Oleh karena itu, ia membagikan teknik ini secara terbuka, dengan tujuan agar mereka yang terus bertahan bermain sebagai pemburu dapat menghindari jalan berliku selama bertahun-tahun, sehingga pemburu bisa menjadi kelompok yang tidak kalah hebat dibanding profesi lainnya.
Hanya saja, apa yang ia tunjukkan memang dasar, tetapi untuk benar-benar menguasainya tanpa latihan bertahun-tahun mustahil bisa dikuasai.
Ambil contoh Hui An Putao, Li Yao memperkirakan jika ia rajin berlatih, teknik pertama ini butuh dua atau tiga tahun untuk dikuasai dengan baik.
Sedangkan teknik kedua, bukan hanya soal rajin berlatih, namun juga membutuhkan kemampuan refleks saraf yang kuat dan penilaian yang sangat presisi.
Apalagi bagi pemain biasa yang bahkan belum menguasai teknik panah bertubi-tubi, Li Yao sendiri menghabiskan delapan tahun berlatih panahan sambil berdiskusi dengan sekelompok pemburu senior agar teknik ini benar-benar matang.

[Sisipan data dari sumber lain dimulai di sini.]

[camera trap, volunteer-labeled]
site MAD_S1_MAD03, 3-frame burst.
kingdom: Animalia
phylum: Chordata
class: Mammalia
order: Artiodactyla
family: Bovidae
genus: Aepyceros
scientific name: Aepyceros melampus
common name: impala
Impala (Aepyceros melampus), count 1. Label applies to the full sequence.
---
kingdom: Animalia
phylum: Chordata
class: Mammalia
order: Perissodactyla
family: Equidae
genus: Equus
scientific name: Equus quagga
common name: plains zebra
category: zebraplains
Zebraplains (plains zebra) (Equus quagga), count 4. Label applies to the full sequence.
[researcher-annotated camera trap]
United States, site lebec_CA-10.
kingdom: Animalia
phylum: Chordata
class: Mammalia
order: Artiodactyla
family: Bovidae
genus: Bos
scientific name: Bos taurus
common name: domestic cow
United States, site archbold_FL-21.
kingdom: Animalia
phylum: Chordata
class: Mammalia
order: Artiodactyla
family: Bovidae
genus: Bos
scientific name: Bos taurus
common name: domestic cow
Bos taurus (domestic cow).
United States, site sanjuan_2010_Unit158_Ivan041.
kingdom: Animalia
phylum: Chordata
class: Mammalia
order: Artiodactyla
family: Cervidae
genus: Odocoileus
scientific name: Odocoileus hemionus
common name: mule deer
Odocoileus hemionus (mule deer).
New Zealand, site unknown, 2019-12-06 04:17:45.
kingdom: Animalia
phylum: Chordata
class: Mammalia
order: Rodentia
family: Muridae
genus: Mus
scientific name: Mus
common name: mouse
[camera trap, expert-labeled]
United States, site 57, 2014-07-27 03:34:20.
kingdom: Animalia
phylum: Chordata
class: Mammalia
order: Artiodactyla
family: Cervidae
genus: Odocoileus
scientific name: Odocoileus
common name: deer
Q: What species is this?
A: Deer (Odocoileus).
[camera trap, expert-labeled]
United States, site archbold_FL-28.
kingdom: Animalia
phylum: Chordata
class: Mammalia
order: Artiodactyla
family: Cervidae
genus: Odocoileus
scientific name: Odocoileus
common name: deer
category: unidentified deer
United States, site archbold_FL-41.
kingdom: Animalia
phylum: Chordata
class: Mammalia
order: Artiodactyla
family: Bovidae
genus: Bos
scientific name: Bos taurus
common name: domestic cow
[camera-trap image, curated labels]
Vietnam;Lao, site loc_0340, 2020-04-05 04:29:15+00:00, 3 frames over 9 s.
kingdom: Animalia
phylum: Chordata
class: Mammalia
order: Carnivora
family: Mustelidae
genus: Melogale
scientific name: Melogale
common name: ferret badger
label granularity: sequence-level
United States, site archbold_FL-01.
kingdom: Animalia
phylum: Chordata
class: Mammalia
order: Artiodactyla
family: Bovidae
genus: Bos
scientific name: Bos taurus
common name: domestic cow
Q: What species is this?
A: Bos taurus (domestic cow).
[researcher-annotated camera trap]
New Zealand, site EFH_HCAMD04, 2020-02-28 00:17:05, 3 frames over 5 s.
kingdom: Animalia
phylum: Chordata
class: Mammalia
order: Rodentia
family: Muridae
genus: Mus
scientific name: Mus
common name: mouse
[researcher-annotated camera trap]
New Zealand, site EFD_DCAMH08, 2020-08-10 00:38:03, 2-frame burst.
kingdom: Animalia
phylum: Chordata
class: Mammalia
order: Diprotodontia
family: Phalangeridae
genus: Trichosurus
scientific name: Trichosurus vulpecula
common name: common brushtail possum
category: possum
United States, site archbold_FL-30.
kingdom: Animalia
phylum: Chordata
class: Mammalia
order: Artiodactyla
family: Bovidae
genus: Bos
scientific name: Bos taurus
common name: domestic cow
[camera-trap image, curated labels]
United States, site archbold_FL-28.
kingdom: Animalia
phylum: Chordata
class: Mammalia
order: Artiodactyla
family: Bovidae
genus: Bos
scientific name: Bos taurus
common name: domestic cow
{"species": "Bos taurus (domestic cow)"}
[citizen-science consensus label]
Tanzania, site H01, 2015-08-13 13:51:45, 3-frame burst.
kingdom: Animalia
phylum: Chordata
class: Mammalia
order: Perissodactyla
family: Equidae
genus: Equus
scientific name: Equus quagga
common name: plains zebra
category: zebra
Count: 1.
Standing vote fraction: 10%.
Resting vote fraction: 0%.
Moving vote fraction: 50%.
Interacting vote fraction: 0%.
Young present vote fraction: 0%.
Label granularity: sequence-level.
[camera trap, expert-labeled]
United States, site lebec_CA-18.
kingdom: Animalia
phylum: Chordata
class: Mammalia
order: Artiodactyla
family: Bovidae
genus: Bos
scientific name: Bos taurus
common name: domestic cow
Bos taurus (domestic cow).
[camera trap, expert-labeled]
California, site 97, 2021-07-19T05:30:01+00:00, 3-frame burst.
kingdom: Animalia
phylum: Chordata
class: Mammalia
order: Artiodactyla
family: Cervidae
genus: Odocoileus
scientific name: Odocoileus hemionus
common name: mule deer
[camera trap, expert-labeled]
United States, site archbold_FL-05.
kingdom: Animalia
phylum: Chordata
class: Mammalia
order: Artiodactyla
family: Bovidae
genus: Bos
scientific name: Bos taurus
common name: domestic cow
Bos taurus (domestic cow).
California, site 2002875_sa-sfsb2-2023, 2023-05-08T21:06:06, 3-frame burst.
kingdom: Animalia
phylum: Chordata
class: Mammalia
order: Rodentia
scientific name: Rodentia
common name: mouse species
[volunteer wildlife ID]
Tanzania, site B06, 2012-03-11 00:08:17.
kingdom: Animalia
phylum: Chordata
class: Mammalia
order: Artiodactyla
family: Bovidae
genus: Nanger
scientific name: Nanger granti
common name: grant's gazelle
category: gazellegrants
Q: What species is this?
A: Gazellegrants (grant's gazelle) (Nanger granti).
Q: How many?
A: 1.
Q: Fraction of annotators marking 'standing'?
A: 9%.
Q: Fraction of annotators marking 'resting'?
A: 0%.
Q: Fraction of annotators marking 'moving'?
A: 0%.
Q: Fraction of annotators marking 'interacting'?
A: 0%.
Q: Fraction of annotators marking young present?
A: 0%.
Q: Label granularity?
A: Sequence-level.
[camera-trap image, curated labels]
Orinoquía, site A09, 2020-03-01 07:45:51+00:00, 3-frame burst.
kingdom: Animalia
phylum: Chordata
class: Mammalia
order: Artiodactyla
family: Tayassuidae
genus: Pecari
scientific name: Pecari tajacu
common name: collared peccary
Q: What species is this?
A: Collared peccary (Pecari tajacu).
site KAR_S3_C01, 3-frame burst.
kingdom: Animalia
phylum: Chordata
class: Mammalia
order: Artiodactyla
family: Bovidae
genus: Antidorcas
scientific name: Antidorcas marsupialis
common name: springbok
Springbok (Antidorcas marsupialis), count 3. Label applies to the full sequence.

Pada akhirnya, Li Yao hanyalah menggambar sebuah impian, yang tampak sangat menggoda, namun kenyataannya mungkin beberapa tahun kemudian tak banyak orang yang bisa menikmati manfaatnya.
Namun ini adalah sebuah arah, sebuah cahaya penuntun. Mengingat masa-masa penuh kebingungan saat dulu meneliti, Li Yao tidak bisa menahan rasa haru.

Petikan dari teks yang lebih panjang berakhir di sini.